You may be aware of a podcast that came out in the spring of 2020 that sought to get to the bottom of a certain musical mystery. Winds of Chain explores the possibility that a metal power ballad was a contributing factor to the fall of the Soviet Union in the early 90s.
“Wind of Change” was a global hit for The Scorpions, who were formed in Hanover in what was then West Germany. The Scorps sing in English, but they also recorded a Russian version under the title “Veter Peremen.”
Estimates are that the single sold 14 million copies. It’s the best-selling single by any German artist. And because it was such a big hit in the USSR, the band presented Mikhail Gorbachev a gold record. Even today, the song is a massive hit among several generations of fans in Eastern Europe.
Rumours swirled about this song for years. It is said that it was a product of a CIA operation designed to destabilize Soviet society with its messages of change and revolution. The theory goes that it worked so well that the Soviet Union crumbled by the end of 1991.Did the CIA commission someone to write “Wind of Change,” get the Scorpions to record it, leading to the end of the USSR from within?

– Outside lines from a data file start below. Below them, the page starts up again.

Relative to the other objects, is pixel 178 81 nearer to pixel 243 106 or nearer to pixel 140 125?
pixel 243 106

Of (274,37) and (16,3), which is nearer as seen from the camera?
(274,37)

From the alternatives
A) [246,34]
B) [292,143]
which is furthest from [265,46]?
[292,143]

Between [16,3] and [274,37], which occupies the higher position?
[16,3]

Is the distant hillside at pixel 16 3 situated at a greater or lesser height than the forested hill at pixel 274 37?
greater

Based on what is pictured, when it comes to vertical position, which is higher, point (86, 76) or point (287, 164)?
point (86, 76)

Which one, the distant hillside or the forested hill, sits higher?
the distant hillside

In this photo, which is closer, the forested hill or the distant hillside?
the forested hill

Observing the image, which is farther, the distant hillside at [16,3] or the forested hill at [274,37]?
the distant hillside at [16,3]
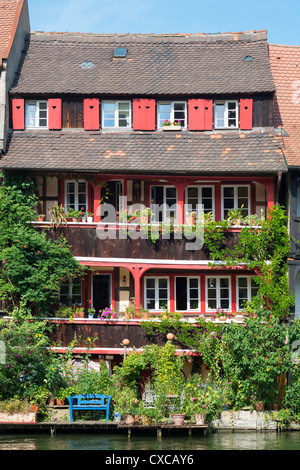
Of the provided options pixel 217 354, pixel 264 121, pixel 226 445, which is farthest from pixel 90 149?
pixel 226 445

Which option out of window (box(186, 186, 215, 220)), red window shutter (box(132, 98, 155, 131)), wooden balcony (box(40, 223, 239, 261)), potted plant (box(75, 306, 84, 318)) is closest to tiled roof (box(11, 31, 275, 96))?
red window shutter (box(132, 98, 155, 131))

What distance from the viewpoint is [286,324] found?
32.9 m

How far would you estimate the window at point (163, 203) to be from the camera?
36.6 metres

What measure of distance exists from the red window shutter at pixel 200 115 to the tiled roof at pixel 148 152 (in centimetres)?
30

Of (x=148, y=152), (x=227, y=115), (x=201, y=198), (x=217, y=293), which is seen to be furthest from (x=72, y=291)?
(x=227, y=115)

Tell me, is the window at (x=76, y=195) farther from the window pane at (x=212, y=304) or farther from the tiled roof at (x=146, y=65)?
the window pane at (x=212, y=304)

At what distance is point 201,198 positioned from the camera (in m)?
36.8

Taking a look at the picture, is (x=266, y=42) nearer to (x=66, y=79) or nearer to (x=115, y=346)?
(x=66, y=79)

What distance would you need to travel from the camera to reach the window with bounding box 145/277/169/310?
119 feet

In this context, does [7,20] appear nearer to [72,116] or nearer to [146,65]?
[72,116]

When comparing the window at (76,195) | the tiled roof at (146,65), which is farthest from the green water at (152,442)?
the tiled roof at (146,65)

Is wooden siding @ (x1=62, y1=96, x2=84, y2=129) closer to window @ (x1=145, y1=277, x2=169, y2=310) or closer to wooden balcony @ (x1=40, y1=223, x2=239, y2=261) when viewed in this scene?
wooden balcony @ (x1=40, y1=223, x2=239, y2=261)

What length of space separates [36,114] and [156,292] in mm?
7974
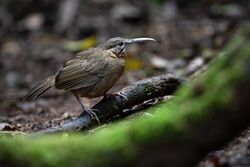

If you want to know more, you’ll have to listen to that podcast. But I can tell you that this wasn’t the first tie rock music was used by a foreign intelligence operation to drive a wedge into a specific society. The popular music of the West–especially that of the USA–was feared by Soviet bloc authorities. But at the same time, the Soviets knew that music could be used as a weapon against the West.